On devine donc qu’elle ne participe pas à la manifestation avec la bénédiction de ses parents. « Je suis venue de San Antonio, et si mes parents savaient que je suis ici, ils seraient vraiment fâchés », confirme-t-elle.

Bee Browning, une autre manifestante, brandit sa pancarte sur laquelle on lit, d’un côté, que « les vasectomies préviennent les avortements ».

« C’est tellement un gros enjeu. Je suis à l’université et si je tombais enceinte, il faudrait que j’abandonne mes études, nous explique-t-elle. Je devrais tout abandonner. Je me bats pour mes droits et pour ceux des autres, et ça me semble injuste que ces hommes blancs décident de ce que je fais de mon corps. »

De l’Argentine au Texas

Ils étaient des centaines à avoir bravé la chaleur samedi pour manifester au centre-ville d’Austin. Le mercure atteignait 39 °C en fin d’après-midi, avant le début officiel de la marche.

« Je suis un peu déçue, nous étions des milliers hier. Où sont partis les gens ? », lance au micro une des femmes au foulard vert.

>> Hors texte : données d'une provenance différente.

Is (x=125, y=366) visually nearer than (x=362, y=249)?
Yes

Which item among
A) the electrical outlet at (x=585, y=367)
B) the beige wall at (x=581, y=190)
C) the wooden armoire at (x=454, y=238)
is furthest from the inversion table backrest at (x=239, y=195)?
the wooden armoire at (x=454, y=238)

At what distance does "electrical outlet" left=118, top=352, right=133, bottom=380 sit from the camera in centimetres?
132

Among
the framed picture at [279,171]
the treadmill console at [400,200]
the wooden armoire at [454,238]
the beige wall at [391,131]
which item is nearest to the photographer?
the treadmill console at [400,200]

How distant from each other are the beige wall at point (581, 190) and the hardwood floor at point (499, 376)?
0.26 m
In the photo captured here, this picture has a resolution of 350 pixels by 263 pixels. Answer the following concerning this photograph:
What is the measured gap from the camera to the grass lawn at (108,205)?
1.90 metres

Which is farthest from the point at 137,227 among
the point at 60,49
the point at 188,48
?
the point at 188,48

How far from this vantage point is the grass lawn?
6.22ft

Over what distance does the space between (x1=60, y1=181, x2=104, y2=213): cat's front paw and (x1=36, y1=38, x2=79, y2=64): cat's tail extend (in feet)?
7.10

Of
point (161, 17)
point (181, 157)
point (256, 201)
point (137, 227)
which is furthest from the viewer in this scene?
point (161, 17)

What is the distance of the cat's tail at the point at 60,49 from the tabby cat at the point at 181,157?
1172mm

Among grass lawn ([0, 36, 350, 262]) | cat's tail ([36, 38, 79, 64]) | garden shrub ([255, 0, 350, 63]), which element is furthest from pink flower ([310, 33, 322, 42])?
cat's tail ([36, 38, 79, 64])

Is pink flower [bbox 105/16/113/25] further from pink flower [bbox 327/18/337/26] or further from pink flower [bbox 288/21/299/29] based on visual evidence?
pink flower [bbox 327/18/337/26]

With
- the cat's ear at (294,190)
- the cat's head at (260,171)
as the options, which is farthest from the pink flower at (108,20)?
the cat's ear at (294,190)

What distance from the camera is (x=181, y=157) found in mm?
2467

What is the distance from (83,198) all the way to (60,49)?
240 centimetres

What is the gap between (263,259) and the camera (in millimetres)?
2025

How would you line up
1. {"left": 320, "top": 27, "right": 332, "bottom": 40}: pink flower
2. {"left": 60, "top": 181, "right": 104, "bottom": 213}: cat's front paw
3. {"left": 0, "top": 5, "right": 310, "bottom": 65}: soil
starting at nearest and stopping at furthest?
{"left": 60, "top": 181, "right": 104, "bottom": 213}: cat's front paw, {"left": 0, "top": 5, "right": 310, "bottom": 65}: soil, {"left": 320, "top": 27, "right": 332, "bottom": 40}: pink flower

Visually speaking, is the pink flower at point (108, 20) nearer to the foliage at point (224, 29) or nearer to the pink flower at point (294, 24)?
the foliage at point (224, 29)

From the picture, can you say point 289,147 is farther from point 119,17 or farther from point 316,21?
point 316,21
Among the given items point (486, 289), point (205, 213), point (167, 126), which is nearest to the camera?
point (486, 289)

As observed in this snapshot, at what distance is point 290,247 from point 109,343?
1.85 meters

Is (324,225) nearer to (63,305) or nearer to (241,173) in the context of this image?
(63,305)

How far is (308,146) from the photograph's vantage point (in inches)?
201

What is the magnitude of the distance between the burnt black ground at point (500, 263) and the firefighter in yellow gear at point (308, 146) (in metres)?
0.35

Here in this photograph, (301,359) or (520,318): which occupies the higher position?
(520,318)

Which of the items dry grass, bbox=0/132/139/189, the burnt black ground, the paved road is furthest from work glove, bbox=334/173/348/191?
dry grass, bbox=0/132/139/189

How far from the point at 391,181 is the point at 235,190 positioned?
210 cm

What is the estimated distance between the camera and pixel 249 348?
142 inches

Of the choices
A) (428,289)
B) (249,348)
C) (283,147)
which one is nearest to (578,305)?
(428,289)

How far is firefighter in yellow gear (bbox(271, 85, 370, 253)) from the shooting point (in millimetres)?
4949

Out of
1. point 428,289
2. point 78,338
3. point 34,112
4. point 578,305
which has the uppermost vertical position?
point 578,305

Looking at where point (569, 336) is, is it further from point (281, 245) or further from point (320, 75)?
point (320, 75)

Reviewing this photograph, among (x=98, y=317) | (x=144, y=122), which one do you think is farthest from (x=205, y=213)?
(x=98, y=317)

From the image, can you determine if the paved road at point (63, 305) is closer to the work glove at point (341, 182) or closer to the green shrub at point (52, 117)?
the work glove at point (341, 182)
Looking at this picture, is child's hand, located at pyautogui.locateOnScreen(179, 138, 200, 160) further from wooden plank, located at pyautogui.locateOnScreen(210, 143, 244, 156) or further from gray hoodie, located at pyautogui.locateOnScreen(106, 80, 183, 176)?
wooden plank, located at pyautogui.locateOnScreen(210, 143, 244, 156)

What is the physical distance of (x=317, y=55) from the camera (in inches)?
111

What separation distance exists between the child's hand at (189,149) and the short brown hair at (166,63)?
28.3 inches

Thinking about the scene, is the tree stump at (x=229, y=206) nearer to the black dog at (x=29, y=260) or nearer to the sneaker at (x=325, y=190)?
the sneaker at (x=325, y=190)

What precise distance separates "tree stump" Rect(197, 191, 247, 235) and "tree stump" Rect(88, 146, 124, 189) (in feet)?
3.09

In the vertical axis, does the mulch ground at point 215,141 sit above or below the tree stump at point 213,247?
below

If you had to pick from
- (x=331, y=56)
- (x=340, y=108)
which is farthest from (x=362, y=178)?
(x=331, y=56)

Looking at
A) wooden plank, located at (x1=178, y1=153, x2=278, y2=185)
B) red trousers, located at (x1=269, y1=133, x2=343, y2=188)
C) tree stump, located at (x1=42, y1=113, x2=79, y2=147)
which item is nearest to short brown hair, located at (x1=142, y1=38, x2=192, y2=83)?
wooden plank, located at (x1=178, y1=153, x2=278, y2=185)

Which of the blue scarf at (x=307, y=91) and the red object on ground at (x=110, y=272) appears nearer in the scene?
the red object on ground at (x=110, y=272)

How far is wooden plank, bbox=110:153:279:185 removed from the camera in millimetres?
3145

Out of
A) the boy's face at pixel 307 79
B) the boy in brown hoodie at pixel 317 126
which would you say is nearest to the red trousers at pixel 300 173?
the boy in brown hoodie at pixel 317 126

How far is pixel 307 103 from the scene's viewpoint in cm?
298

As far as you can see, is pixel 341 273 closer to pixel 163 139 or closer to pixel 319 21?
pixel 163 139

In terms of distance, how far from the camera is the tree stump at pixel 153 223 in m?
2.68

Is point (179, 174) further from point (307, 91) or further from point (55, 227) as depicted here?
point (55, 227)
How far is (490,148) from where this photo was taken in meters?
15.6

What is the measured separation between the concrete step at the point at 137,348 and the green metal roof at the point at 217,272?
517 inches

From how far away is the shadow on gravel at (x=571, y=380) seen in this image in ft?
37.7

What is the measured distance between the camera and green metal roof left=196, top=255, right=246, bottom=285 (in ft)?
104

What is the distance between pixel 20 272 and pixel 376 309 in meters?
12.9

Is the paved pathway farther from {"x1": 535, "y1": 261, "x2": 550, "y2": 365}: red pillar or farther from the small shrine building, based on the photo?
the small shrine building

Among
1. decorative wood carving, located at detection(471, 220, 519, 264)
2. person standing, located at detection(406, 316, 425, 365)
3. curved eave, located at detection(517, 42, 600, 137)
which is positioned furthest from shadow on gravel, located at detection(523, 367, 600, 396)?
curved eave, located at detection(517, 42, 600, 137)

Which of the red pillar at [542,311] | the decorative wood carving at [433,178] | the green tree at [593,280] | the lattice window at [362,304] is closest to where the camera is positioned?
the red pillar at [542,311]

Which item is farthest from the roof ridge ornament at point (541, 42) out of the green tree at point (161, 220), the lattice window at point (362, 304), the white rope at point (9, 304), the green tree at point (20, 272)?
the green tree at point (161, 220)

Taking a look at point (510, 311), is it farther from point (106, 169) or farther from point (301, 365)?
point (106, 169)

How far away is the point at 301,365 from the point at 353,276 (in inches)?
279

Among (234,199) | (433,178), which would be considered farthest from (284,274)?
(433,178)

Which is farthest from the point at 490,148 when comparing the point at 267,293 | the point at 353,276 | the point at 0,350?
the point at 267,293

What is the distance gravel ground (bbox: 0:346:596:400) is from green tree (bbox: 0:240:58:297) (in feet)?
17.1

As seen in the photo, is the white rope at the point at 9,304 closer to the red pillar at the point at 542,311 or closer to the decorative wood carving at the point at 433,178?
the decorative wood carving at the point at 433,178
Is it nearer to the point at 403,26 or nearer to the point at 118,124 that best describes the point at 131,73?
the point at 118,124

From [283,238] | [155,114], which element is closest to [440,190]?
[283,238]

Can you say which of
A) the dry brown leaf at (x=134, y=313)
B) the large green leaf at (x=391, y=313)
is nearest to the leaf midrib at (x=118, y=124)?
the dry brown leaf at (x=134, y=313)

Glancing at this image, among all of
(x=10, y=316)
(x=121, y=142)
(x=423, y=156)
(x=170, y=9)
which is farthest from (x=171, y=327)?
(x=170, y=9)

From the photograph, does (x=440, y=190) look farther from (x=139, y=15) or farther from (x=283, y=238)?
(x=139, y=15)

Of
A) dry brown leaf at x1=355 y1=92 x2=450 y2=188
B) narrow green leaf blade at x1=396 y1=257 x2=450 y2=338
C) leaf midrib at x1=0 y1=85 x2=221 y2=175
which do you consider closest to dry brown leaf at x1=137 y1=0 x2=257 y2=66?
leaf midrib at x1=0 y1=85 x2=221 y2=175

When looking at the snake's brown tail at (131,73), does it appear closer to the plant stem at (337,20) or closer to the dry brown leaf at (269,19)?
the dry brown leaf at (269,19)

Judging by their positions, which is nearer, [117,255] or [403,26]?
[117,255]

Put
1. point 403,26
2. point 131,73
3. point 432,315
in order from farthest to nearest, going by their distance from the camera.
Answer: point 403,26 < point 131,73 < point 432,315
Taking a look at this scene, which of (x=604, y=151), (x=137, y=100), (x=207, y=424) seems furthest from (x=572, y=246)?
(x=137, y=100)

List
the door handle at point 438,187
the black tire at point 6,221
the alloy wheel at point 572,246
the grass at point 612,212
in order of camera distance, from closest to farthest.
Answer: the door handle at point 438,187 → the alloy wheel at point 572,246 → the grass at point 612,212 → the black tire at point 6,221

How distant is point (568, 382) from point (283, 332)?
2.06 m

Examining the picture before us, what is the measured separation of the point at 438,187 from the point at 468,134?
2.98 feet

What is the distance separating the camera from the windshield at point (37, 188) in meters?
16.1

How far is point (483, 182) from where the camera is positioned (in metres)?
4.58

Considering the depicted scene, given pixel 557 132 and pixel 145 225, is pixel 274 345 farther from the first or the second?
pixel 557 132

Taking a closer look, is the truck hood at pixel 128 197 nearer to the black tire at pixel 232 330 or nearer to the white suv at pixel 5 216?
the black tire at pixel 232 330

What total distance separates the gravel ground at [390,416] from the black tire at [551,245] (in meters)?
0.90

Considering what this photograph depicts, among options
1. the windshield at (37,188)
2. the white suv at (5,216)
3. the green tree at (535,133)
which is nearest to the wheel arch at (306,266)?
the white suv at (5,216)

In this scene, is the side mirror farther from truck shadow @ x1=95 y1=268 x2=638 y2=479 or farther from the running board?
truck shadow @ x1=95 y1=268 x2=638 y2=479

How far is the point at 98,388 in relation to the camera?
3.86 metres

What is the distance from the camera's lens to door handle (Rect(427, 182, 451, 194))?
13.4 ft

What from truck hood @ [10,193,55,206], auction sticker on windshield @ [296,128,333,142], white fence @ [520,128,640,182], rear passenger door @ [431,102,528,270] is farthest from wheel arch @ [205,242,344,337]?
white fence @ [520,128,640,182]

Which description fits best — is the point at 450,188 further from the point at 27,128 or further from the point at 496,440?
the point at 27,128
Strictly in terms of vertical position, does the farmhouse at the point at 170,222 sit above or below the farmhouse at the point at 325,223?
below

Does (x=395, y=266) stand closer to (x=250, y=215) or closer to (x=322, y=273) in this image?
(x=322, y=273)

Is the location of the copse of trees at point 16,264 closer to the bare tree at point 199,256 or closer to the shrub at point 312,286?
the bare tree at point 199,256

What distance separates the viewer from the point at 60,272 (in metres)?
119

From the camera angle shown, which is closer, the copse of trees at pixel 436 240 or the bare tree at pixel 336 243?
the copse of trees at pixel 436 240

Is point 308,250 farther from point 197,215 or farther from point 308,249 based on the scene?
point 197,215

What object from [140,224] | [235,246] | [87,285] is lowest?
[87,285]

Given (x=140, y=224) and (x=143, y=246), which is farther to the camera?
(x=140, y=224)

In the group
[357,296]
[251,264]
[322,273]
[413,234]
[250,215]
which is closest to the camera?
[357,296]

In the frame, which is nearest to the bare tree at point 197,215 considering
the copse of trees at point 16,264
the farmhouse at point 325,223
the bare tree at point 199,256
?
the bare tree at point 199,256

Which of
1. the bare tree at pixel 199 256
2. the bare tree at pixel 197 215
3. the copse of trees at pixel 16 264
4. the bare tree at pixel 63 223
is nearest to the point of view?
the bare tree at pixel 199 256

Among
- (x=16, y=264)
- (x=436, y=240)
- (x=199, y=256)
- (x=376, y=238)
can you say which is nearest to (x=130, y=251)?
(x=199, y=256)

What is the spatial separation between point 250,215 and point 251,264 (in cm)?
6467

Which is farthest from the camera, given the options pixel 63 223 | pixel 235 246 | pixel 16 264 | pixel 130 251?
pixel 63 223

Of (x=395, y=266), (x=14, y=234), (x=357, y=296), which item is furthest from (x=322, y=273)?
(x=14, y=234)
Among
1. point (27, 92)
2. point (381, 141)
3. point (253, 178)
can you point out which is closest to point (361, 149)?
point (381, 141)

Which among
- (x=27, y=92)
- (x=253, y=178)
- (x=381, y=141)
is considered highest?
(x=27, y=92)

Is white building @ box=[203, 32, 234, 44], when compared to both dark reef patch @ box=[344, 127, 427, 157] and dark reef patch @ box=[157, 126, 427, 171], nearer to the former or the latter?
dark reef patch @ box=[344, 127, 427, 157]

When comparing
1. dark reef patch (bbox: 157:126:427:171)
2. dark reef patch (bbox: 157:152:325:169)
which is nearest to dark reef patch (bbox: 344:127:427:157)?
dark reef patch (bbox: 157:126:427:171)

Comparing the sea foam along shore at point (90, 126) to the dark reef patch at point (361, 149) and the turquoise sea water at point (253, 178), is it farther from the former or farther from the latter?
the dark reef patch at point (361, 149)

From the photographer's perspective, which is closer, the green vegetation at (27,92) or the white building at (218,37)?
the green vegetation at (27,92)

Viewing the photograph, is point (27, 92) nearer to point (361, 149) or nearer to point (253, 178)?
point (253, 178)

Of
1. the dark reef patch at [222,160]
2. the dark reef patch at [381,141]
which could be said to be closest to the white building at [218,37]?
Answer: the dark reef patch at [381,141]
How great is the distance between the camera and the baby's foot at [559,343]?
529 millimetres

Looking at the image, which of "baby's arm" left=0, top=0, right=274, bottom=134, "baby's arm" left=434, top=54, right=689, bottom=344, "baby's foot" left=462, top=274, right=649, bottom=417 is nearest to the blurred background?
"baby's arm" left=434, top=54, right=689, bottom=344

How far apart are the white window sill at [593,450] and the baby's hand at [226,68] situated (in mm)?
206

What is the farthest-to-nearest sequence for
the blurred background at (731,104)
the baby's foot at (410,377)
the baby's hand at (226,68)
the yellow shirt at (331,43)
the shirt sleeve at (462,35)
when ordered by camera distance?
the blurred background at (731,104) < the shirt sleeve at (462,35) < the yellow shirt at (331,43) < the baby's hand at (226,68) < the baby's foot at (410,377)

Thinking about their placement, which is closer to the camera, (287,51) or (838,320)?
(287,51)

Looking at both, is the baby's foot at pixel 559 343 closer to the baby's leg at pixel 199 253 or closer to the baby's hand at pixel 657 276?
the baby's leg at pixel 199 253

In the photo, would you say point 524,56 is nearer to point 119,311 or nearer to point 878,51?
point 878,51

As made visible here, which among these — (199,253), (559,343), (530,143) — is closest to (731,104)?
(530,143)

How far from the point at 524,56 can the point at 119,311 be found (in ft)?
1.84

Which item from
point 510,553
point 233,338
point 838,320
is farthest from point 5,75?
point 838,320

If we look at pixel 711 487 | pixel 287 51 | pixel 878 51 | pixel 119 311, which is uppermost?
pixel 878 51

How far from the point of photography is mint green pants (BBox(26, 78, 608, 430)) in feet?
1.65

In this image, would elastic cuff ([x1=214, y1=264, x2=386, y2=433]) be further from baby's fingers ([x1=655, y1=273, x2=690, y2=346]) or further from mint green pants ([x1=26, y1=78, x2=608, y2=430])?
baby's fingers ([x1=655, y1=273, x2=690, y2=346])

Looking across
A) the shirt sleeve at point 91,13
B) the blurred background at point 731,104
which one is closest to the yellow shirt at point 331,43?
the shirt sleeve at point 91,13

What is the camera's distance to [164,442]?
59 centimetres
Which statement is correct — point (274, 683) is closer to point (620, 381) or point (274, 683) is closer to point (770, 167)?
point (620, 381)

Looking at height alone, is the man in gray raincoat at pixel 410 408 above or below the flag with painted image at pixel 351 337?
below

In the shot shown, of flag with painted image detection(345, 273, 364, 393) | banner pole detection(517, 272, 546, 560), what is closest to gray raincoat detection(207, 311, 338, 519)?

Ce foulard, c’est celui de Rise Up 4 Abortion Rights, un organisme qui défend le droit des femmes à l’avortement. Le vert est inspiré « du mouvement pro-choix en Argentine », nous explique Coco Das, une des organisatrices de la manifestation.

« Ces femmes n’ont jamais abandonné et elles ont gagné des droits en Argentine. Ça s’est étendu en Colombie et au Mexique, les femmes sont descendues dans la rue et elles ont gagné des droits. Donc nous reprenons le flambeau ici. »

— Coco Das

Après un rassemblement devant le parlement du Texas, les manifestants se sont mis en marche rue Congress, pour se diriger vers le quartier général de la police d’Austin. Une manifestation sous surveillance policière, où aucun débordement n’a été observé pendant le passage de La Presse.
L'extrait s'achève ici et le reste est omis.